They can be. While a case can be made that ease of capital flow promotes investment; it mostly promotes short term profit taking and unsustainable growth policies.

It works like this. Most of the money is just being shunted around to capitalize markets as they open; functionally being injected to back the plays of punters. Since the money must flow on by the time the market closes, it pretty much definitionally can't be used for investment in the economic sense of the word...capital (in this case, the means of production) formation takes longer than 8 hours.

The rest of the money is invested; but it follows the highest perceived yield in real time. If it should happen that the country where this money has currently settled does anything (like, say, require the most basic worker protections, or put limits on the practice of clearcutting their forests) which might lessen the yield on that investment, the money will be instantly yanked out and sent off to some other country where they make no such concession to their own future.

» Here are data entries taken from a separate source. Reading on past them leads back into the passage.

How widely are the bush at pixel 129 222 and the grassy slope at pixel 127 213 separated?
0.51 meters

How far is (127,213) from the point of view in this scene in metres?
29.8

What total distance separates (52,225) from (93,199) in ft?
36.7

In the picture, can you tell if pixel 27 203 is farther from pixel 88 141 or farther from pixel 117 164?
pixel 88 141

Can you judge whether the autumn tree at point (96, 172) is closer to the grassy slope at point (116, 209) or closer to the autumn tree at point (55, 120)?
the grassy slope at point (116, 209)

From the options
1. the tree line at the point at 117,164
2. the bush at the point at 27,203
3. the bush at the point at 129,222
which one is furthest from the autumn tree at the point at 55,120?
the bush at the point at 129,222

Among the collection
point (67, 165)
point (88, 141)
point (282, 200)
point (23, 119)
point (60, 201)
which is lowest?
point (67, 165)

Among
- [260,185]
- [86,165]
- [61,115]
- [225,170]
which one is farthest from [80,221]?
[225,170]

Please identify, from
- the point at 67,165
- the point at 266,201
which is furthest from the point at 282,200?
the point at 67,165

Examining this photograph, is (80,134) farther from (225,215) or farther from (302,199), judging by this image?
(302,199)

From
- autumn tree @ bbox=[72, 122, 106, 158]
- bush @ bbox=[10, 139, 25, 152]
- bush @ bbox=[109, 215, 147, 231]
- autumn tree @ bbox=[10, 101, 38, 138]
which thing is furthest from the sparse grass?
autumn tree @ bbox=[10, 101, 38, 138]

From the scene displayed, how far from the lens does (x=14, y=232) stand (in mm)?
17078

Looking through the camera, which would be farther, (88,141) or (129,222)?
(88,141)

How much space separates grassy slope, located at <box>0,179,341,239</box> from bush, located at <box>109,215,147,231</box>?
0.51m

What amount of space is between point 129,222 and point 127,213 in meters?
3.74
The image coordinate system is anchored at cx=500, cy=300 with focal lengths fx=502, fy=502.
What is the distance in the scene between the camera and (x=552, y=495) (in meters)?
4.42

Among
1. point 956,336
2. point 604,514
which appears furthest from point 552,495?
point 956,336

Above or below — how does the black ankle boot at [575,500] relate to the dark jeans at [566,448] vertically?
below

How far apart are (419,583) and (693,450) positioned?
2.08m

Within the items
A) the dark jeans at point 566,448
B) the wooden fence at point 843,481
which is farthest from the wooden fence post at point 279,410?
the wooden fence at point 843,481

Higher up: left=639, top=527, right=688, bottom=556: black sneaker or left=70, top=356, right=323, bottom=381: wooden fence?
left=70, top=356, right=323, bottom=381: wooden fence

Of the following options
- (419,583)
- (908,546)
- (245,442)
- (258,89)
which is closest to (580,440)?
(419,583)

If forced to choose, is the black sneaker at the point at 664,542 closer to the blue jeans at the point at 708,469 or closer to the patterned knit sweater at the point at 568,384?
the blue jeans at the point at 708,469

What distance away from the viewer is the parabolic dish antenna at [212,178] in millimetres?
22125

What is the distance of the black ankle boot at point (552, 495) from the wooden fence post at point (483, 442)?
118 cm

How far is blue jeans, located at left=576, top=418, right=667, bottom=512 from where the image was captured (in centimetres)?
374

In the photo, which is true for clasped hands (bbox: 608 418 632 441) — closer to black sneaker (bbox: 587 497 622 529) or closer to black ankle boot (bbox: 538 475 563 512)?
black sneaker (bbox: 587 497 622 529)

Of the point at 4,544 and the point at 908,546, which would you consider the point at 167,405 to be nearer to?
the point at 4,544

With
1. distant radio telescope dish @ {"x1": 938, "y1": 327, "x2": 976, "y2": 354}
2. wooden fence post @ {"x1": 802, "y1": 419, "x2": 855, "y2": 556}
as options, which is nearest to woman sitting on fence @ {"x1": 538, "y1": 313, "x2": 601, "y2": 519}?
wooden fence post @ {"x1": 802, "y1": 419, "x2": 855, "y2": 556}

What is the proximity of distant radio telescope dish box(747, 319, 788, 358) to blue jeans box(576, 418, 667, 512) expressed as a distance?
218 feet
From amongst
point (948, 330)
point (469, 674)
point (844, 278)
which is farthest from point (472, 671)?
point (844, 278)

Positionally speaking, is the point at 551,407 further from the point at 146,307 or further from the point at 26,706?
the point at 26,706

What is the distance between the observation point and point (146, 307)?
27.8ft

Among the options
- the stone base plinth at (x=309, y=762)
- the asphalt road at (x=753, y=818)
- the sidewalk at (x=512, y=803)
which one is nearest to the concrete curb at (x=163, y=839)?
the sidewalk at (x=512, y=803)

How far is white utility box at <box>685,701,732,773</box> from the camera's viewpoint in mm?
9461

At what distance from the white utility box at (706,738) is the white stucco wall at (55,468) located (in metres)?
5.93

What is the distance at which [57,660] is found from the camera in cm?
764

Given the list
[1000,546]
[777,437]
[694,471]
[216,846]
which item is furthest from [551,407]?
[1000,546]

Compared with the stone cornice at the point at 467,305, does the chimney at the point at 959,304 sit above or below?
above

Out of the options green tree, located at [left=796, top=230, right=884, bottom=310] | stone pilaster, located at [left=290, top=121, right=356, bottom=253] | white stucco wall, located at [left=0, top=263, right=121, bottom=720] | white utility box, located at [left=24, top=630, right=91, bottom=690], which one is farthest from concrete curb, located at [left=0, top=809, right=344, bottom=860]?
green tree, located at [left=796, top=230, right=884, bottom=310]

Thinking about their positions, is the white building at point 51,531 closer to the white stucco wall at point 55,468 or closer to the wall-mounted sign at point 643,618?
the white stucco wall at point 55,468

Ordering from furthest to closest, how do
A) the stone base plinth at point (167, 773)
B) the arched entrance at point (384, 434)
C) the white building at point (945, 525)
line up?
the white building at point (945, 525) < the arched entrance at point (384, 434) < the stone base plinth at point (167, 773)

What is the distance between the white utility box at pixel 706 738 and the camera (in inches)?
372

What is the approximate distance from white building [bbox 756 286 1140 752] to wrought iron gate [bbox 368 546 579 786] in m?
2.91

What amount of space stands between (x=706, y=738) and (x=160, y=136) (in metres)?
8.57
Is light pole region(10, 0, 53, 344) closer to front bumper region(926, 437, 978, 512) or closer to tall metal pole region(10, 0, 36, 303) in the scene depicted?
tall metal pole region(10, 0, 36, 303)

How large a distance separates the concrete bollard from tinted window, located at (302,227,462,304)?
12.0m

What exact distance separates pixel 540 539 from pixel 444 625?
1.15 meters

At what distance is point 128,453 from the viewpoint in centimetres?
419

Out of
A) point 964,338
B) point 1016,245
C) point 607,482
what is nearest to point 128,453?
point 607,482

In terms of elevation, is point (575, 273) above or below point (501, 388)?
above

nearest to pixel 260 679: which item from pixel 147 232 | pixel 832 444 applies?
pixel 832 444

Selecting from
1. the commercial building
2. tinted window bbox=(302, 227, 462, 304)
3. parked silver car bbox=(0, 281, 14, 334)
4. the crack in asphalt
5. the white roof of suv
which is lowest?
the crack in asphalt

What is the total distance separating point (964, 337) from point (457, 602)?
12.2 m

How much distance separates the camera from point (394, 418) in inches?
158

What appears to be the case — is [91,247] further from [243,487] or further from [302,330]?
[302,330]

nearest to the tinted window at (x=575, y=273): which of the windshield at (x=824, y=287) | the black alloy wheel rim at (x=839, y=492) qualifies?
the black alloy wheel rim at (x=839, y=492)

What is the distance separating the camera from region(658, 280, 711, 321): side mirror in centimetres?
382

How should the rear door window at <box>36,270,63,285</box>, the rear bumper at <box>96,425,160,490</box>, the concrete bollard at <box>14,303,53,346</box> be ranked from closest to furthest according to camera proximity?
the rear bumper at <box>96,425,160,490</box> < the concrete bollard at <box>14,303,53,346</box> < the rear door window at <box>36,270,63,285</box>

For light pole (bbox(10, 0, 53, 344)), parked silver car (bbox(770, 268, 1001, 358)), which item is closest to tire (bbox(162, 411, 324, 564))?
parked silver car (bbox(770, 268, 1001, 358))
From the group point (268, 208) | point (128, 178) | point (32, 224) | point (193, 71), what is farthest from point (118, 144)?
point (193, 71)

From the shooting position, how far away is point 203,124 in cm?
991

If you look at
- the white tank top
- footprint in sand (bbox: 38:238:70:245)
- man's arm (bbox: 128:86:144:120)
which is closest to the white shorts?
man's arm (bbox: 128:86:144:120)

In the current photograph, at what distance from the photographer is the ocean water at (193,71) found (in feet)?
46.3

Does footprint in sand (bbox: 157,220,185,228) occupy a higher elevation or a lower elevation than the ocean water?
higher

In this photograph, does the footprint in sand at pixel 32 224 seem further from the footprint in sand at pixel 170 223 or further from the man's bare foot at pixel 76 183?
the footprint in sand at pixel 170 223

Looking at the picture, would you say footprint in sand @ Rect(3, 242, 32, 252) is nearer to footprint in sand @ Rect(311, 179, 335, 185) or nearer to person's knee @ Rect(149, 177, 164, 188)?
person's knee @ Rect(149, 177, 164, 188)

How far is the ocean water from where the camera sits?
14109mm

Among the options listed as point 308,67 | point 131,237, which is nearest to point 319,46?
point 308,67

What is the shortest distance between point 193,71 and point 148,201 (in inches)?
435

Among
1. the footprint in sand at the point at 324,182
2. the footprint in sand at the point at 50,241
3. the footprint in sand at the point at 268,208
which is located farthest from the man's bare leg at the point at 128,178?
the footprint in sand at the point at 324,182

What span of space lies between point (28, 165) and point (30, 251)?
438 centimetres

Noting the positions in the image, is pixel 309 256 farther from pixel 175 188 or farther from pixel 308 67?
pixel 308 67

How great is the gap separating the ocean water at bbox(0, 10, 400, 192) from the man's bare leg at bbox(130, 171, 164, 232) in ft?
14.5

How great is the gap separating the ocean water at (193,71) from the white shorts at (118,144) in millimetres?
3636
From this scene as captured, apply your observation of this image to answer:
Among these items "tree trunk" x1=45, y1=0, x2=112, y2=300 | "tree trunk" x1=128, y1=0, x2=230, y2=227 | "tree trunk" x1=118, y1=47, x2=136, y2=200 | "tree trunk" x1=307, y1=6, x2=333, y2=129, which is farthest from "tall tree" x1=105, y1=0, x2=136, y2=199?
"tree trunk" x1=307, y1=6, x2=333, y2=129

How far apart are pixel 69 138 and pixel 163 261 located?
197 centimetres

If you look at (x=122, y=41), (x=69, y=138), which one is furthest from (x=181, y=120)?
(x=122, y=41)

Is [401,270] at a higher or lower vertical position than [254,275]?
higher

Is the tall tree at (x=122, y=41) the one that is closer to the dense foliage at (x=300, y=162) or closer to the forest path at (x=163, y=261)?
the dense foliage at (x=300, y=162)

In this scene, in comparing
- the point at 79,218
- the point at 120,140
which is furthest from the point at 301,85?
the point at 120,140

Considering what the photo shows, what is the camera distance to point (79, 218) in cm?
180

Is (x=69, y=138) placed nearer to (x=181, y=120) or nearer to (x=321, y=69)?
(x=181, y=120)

Since there are no taxes or other hinderances on this movement of money; it makes all the sense on the world for the `investor' to do this. Unfortunately, it means bad policies and no ability to plan for the future among the invested.

This makes taxing such flows brilliant, from a global point of view. While it will cut down on the flow of money; it will only be the worthless money which regards financial markets as casinos, and fly-by-night money which promotes looting of third world countries. Anyone who does invest in something will perforce be leaving it there for a while; because the cost of moving the money will make continually chasing the most trivial improvement in yield an assured money loser.

On the other side, you do have to make sure that the money is evenly taxed where ever it goes, and that no one gets to set up capital traps. This is an administrative and diplomatic issue, though; not economic.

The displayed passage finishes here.